--- Supplied passage ---

Morning Report – meh jobs report 2/7/14

Vital Statistics:

Last Change Percent
S&P Futures 1775.2 8.6 0.49%
Eurostoxx Index 3005.0 -5.8 -0.19%
Oil (WTI) 97.71 -0.1 -0.13%
LIBOR 0.234 -0.003 -1.27%
US Dollar Index (DXY) 80.71 -0.195 -0.24%
10 Year Govt Bond Yield 2.67% -0.03%
Current Coupon Ginnie Mae TBA 105.9 0.0
Current Coupon Fannie Mae TBA 105 0.4
RPX Composite Real Estate Index 200.7 -0.2
BankRate 30 Year Fixed Rate Mortgage 4.29
Markets are higher after a weak jobs report. Bonds and MBS are up.
Jobs report data dump
  • Payrolls + 113k vs +180k expected
  • Prior 2 month revision +34k
  • Unemployment rate 6.6% vs 6.7% expected
  • Hourly earnings + .2%, in line with expectations
  • Labor force participation rate 63%
Retailers cut back jobs after the holidays and government hiring fell. Construction added 48k jobs. Surprising to see weak payrolls in conjunction with a drop in the unemployment rate and a tick up in the participation rate, but it appears to have been driven by annual population adjustments out of Census. It is important to keep in mind that the Employment Situation report is a noisy report that is often very sensitive to modeling adjustments and revisions after the fact. It probably gets more attention than is warranted. This report seems more or less in line with what the Fed has been forecasting, so it shouldn’t have any effect on Fed policy re QE.

--- Entries provided ---

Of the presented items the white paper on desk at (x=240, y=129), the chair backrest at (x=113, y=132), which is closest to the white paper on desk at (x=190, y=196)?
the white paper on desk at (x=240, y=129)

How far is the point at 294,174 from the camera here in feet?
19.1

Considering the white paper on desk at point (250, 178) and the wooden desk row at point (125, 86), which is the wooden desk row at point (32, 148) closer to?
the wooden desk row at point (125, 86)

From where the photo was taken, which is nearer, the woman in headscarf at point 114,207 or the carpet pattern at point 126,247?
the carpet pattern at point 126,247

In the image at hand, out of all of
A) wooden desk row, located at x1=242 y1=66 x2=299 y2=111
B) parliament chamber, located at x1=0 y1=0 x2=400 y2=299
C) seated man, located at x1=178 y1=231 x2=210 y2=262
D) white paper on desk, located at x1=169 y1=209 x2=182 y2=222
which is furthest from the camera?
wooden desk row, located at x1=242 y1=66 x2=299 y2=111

---

Using the morning report above, mark each statement yes or no and quote the words that decide it. 1. Construction added jobs. 2. Hourly earnings rose more than expected. 3. The unemployment rate came in higher than expected.

1. Yes: "Construction added 48k jobs."
2. No: "Hourly earnings + .2%, in line with expectations"
3. No: "Unemployment rate 6.6% vs 6.7% expected"